Second, the food and beer program at North Mountain is top-notch. They tout their food as being “beer-centric” and it is. I’ve had brewers at other locales tell me they are hesitant to serve food because “you can’t be great at both.” Well, North Mountain is.

In terms of the beer, Brewmaster Rob’s creations continue to amaze. The basic house brews (CREEM Gold Ale; Baby Belgian; Mild Child; Belay IPA) all hit their respective right notes. North Mountain’s expansion to 20 house taps, aided by Rob’s massive creativity, hasn’t hurt the product either with special brews like Drincelean Ale (an old English winter warmer), Erin Go Bock (an Irish take on bock), and Bearded Dragon IPA all being downright delicious. Chef Clayton Howells brings a similar level of creativity to the food menu with weekly burger creations and special occasion plates. Standout items include the BBQ Pork sliders, Asian sliders, Poutine and Shepard’s Pie.

A post on North Mountain’s Instagram page features an image of the entire North Mountain staff with the caption “Come for the beer, stay for the company.” It is a fitting sentiment. You will want to do both.

What to Expect

As noted above, there is no front entrance to North Mountain Brewing. You access the brewpub from the rear. Eva Street runs parallel to Dunlap one block to the north. If you are on Dunlap, turn north at 5th street and then right at Eva. That will take you to the back of the building. Ample parking is available there as well as the entrance to the dining area.
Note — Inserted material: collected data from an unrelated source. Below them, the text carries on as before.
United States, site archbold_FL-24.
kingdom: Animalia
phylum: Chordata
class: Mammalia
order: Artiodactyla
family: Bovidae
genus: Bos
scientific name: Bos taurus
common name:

Once inside, the brewpub might remind you of a German beer hall—long rows of community tables, high ceilings, but no banners and no archways. It is somewhat industrial looking with exposed piping and beams, but you’d hardly notice. There is a small patio facing Dunlap, but a short wall prevents you from people-watching on Dunlap (and keeps traffic noise at bay).

The bar seats around twelve and separates the dining area from the kitchen/food prep area. The brewery sits beyond the kitchen and the nearly two-story fermentation tanks can be glimpsed through the large windows in both the entryway and at the back of the kitchen. There is a second dining area, but this is an overflow room, or can be used as a gathering space for large parties.

Recently, North Mountain has had as many as 20 taps running, reflecting a wide variety of beer styles. Flights of six or eight are available (flight “tasters” are nearly 5 ounces!).

North Mountain really is a family affair, with Rob leading the brewing crew, Candy frequently manages the house. Their three children often help serve.